Sekali lagi terimakasih.”
“Kamu
jualan?” tanyanya lebih lanjut. Kali ini
menghampiri Nia.
“Iya, kak.
Jualan gorengan.”
“Kecil-kecil
sudah pintar jualan. Kakak beli ya. Sisa berapa itu?”
“Sisa
sepuluh,” jawab Nia sembari membuka tutup baskom dan memperlihatkan isinya.
“Wah, tinggal
sedikit lagi, ya. Kalau begitu kakak beli semuanya ya.”
“Tidak usah dibayar
kak.
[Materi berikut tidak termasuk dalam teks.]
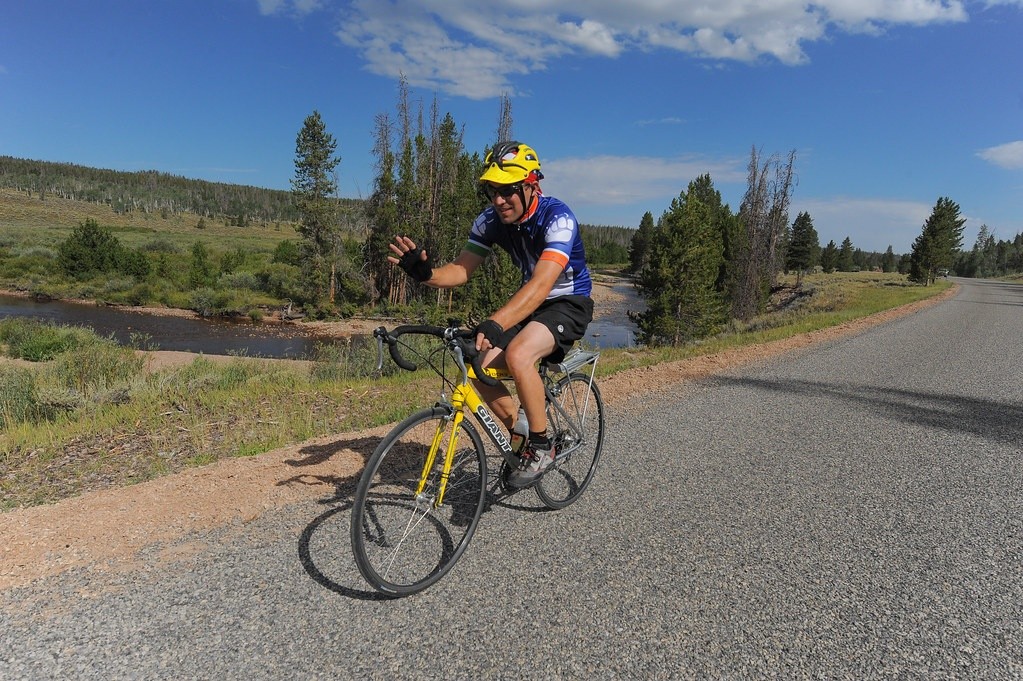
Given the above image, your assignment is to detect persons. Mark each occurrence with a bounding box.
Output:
[384,139,597,491]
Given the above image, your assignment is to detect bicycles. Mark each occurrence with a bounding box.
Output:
[350,315,606,598]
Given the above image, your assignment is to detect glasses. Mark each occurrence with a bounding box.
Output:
[485,184,524,196]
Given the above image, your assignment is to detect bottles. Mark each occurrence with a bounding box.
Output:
[509,406,530,458]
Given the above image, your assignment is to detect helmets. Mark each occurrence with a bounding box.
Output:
[479,141,540,185]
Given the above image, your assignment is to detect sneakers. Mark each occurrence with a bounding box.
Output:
[507,441,556,487]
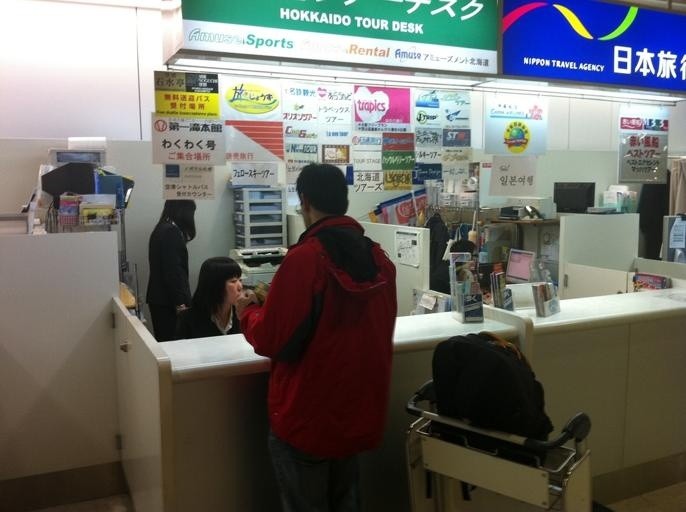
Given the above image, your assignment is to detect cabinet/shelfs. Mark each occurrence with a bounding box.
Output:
[232,185,288,250]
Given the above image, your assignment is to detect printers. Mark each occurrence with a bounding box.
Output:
[228,246,289,290]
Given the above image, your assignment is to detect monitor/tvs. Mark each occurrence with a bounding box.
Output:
[505,248,536,284]
[554,182,594,213]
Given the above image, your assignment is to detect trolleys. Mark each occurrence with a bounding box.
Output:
[406,379,592,512]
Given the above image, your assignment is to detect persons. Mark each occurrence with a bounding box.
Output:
[235,163,398,512]
[638,170,672,259]
[172,259,243,340]
[145,200,196,343]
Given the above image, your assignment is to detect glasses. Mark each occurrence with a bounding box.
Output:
[293,203,306,215]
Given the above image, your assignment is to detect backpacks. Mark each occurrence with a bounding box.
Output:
[433,330,554,466]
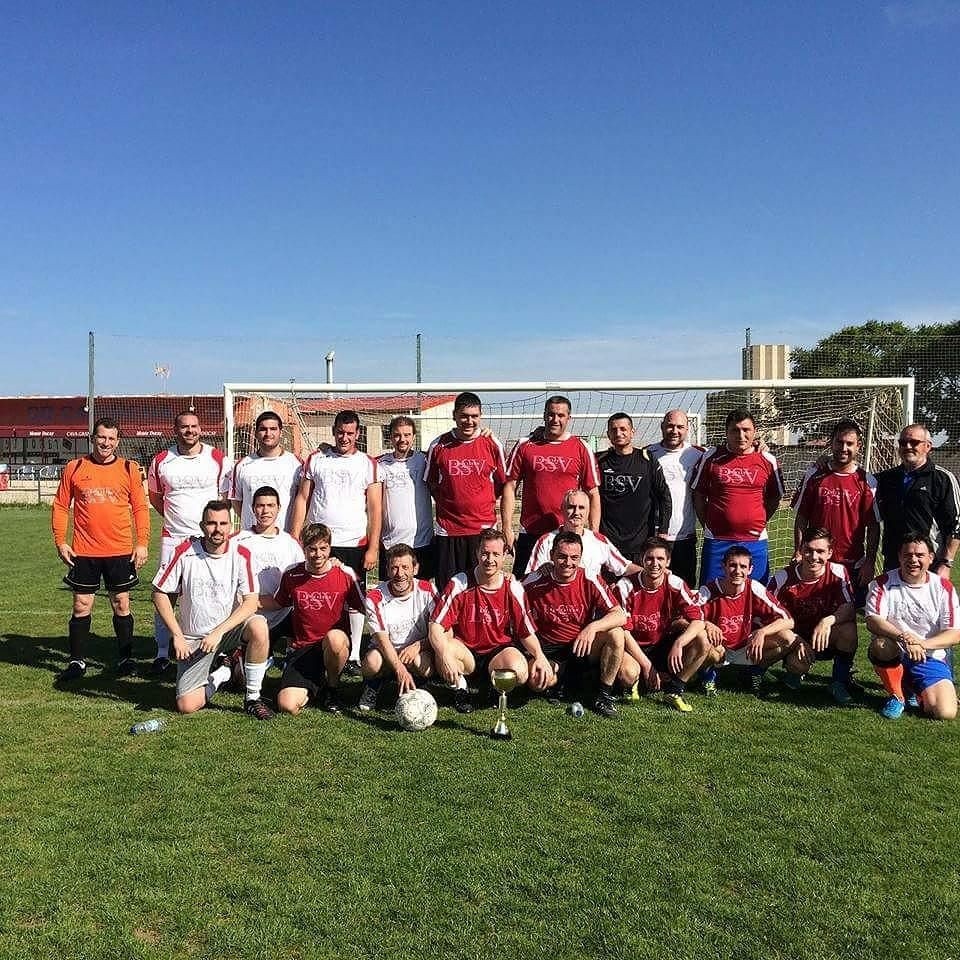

Karena kakak sudah menyelamatkan Nia, jadi Nia kasih gratis saja,” ujar
Nia. Jujur, dia merasa berhutang budi karena telah ditolong anak muda itu dari
kejaran anjing.
“Wah, tidak
bisa begitu. Nanti ibu kamu marah. Ini bukan dagangan kamu, kan. Kamu hanya
menggantikan ibu kamu. Ya kamu harus bersikap amanah. Kamu tidak bisa
memberikan dagangan cuma-cuma tanpa dapat izin dari ibu kamu,” terang anak muda
itu panjang lebar.
Nia terpana.
Sepertinya kakak yang satu ini sudah tahu kalau dia anak Emak. Atau barangkali
pelanggan emak? Nia tidak ingin berpikir terlalu lama, dia sibuk memasukan
semua kue dan gorengan ke dalam plastik yang berbeda, kemudian menyerahkannya
kepada anak muda itu. Sementara si anak muda itu memberikan uangnya kepada Nia.
“Kembaliannya
ambil saja, ya.”
Nia
benar-benar tidak habis pikir dengan kebaikan kakak ini. Untuk yang kesekian
kalinya dia mengucapkan terimakasih.
“Belajar yang
rajin ya,” pungkas kakak itu dan dia berlalu, membuka pintu gerbang sebuah
rumah besar dan menutupnya. Pada saat itu Nia jadi terpikir untuk menanyakan
nama kakak yang baik hati itu. Tapi kakak itu sudah terlanjur pergi.
Nia melanjutkan perjalanan menuju rumah dengan riang gembira. Misi jualan hari ini berhasil dengan sukses!